Memory blocks represent a section of an agent’s context window. An agent may have multiple memory blocks, or none at all. A memory block consists of:

  • A limit, corresponding to the character limit of the block (i.e. how many characters in the context window can be used up by this block)
  • A value, corresponding to the data represented in the context window for this block
  • A label, corresponding to the type of data represented in the block (e.g. human, persona)

Creating an agent with memory blocks

When you create an agent, you can specify memory blocks to also be created with the agent. For most chat applications, we recommend create a human block (to represent memories about the user) and a persona block (to represent the agent’s persona).
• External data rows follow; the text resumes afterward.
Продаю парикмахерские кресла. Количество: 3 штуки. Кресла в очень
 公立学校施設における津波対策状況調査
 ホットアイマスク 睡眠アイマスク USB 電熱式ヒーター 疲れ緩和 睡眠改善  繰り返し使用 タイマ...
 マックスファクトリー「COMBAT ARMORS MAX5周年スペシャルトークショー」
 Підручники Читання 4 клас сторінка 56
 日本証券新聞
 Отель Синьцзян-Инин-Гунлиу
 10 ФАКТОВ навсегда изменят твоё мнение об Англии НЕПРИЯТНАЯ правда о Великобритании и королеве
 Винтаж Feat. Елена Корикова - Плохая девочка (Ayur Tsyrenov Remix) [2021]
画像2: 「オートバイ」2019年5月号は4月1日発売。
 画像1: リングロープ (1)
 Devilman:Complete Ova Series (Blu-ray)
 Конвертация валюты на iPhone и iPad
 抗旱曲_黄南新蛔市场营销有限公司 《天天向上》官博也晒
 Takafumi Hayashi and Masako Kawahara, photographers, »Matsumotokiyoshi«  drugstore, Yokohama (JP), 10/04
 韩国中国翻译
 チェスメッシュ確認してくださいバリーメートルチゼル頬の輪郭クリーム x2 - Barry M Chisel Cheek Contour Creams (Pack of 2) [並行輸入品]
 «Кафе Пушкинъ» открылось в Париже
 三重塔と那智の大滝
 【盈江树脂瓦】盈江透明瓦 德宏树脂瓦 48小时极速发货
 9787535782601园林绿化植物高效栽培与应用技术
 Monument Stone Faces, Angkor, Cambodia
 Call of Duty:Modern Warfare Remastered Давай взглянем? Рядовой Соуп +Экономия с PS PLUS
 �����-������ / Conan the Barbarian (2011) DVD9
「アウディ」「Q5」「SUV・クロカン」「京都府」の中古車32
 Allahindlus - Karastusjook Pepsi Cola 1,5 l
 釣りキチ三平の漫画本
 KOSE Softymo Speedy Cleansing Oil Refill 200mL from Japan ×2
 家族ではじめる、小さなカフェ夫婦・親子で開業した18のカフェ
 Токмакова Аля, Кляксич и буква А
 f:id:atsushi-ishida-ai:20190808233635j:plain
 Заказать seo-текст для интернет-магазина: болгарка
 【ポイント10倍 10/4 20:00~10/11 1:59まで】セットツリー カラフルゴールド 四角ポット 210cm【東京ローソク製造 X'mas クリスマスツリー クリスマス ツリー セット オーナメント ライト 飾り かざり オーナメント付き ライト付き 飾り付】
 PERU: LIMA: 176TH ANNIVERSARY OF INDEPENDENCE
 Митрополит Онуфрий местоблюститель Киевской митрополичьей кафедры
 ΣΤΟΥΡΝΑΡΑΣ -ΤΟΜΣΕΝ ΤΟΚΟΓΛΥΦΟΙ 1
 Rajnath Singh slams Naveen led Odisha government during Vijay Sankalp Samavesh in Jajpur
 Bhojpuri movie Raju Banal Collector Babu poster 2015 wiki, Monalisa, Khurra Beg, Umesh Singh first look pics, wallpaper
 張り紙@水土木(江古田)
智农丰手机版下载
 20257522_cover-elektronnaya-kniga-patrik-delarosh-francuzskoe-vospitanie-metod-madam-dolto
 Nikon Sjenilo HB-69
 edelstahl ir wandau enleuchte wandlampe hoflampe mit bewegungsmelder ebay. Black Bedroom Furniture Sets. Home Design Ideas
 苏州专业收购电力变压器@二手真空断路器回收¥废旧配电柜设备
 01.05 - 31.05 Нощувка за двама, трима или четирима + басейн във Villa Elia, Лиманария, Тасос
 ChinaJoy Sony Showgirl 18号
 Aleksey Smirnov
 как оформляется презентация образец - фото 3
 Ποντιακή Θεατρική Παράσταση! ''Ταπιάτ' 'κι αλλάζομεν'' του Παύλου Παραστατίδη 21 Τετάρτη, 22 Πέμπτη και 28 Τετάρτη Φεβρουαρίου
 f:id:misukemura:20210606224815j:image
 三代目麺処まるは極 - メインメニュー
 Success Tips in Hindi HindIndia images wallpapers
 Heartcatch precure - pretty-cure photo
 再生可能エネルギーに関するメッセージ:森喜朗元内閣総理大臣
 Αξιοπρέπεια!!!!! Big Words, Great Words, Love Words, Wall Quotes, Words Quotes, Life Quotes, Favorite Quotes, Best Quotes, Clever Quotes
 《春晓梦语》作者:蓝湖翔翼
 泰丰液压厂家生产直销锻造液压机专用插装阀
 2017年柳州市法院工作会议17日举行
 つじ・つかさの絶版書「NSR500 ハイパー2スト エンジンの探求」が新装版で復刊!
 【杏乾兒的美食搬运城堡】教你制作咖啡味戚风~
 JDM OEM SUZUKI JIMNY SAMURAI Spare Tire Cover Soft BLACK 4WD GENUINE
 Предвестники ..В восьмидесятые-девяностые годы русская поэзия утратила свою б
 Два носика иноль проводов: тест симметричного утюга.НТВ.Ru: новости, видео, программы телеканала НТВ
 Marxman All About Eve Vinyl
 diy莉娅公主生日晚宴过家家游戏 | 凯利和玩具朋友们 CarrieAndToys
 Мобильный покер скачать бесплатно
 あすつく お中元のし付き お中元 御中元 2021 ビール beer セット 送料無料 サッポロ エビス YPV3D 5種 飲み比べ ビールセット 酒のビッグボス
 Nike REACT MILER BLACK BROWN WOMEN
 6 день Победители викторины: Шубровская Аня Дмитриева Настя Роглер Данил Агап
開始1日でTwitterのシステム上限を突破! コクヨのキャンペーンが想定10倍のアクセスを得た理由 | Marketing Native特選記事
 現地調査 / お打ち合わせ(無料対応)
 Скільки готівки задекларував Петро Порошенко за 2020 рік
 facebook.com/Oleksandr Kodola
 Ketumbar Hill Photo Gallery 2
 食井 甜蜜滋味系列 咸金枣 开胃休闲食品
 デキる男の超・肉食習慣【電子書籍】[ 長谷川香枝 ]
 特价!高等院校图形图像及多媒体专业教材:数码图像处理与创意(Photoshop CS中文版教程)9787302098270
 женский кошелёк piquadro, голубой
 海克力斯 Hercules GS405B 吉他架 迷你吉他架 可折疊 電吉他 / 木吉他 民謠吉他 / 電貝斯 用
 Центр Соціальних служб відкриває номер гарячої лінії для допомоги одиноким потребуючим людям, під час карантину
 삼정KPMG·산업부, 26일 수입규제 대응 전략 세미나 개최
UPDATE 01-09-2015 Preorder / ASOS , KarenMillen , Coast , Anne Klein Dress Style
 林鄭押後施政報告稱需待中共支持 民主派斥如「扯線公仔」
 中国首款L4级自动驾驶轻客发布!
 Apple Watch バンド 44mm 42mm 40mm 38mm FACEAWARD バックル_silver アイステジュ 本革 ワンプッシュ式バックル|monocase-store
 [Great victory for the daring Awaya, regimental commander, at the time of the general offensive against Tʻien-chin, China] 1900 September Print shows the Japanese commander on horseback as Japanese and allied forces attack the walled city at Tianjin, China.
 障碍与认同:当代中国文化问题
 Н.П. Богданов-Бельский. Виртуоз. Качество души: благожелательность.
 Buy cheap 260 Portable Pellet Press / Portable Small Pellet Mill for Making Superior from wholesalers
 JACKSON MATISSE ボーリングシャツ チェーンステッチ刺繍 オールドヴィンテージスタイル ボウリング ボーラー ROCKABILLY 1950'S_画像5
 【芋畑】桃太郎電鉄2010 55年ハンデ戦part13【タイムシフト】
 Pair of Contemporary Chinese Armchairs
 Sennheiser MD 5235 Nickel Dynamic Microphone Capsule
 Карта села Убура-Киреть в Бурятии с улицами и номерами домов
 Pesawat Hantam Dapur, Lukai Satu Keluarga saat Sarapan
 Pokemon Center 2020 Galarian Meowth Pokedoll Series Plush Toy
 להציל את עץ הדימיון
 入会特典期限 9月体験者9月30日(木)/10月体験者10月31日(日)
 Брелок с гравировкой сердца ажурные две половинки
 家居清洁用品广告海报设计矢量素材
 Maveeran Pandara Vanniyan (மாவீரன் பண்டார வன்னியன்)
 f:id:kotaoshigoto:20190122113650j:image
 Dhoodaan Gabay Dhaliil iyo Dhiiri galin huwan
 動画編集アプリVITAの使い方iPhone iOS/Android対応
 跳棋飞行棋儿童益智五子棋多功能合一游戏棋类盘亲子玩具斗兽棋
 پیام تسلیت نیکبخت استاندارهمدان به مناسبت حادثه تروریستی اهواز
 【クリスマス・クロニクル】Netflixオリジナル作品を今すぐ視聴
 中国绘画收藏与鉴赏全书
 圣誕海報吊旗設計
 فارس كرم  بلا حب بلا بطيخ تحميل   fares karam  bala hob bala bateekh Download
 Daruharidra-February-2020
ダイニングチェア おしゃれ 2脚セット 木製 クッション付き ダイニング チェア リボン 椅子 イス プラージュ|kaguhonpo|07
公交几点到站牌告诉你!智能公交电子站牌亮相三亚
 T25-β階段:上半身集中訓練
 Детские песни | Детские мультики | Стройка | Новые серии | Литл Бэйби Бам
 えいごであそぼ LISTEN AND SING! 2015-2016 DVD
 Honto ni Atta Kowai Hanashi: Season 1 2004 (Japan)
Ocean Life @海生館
1# install letta_client with `pip install letta-client`
2from letta_client import Letta
3
4# create a client to connect to your local Letta Server
5client = Letta(
6 base_url="http://localhost:8283"
7)
8
9# create an agent with two basic self-editing memory blocks
10agent_state = client.agents.create(
11 memory_blocks=[
12 {
13 "label": "human",
14 "value": "The human's name is Bob the Builder.",
15 "limit": 5000
16 },
17 {
18 "label": "persona",
19 "value": "My name is Sam, the all-knowing sentient AI.",
20 "limit": 5000
21 }
22 ],
23 model="openai/gpt-4o-mini",
24 embedding="openai/text-embedding-3-small"
25)

When the agent is created, the corresponding blocks are also created and attached to the agent, so that the block value will be in the context window.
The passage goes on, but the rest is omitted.